Stored dataset items
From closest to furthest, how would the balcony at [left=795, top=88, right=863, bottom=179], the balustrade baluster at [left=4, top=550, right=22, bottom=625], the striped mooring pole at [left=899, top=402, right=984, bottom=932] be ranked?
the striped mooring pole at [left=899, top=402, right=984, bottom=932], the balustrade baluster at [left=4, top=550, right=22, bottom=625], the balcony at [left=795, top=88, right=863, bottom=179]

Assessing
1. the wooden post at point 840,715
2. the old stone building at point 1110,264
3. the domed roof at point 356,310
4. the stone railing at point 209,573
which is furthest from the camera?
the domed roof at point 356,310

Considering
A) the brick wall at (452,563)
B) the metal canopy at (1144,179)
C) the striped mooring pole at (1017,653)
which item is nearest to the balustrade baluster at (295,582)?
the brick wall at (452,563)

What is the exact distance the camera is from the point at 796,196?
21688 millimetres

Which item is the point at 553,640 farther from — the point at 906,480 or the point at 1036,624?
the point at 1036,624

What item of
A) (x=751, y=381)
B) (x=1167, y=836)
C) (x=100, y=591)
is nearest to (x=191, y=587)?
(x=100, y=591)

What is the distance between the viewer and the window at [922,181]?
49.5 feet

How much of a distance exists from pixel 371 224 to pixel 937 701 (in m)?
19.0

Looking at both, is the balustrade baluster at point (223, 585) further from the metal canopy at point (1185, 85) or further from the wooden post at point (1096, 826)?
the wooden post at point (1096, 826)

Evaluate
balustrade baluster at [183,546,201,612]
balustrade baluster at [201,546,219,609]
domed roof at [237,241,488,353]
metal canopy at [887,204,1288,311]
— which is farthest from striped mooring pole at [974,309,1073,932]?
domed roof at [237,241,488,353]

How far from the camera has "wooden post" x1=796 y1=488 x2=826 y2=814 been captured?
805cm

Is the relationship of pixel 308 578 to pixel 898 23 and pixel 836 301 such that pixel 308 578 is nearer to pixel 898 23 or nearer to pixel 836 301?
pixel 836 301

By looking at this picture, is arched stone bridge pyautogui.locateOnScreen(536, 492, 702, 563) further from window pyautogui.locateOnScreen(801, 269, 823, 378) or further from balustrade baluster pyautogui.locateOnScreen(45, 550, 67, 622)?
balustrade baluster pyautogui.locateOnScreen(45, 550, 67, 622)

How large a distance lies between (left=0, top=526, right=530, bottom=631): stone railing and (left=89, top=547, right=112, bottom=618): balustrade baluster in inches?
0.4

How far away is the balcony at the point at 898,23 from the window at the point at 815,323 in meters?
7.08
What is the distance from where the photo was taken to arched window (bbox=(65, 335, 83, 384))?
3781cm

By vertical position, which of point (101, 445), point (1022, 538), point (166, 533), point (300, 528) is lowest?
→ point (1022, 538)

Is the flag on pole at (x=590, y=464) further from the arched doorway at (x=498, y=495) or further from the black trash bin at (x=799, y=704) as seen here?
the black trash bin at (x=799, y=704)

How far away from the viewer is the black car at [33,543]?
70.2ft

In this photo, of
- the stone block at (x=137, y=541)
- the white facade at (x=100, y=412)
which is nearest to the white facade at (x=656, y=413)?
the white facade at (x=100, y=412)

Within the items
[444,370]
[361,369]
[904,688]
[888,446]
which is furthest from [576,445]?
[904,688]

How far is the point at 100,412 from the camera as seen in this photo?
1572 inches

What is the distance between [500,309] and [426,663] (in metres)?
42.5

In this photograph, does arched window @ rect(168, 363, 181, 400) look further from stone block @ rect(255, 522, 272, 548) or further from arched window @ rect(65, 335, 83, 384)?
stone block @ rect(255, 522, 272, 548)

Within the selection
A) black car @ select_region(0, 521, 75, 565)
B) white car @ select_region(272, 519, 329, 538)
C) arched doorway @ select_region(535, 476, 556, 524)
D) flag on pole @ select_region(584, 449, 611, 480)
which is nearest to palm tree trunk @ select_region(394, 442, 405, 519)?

Your goal – Retype, exactly and only, the lines running from the one with "What is the distance between [500,309]" through the final line of the listing above.

Task solution –
What is the distance between [500,309] and [426,663] (in metres)?
42.5

In this photograph, does arched window @ rect(168, 363, 181, 400) look further from stone block @ rect(255, 522, 272, 548) or further from arched window @ rect(65, 335, 83, 384)?
stone block @ rect(255, 522, 272, 548)

Within the selection
A) black car @ select_region(0, 521, 75, 565)
B) white car @ select_region(272, 519, 329, 538)
C) arched doorway @ select_region(535, 476, 556, 524)
D) flag on pole @ select_region(584, 449, 611, 480)
which is nearest to palm tree trunk @ select_region(394, 442, 405, 519)?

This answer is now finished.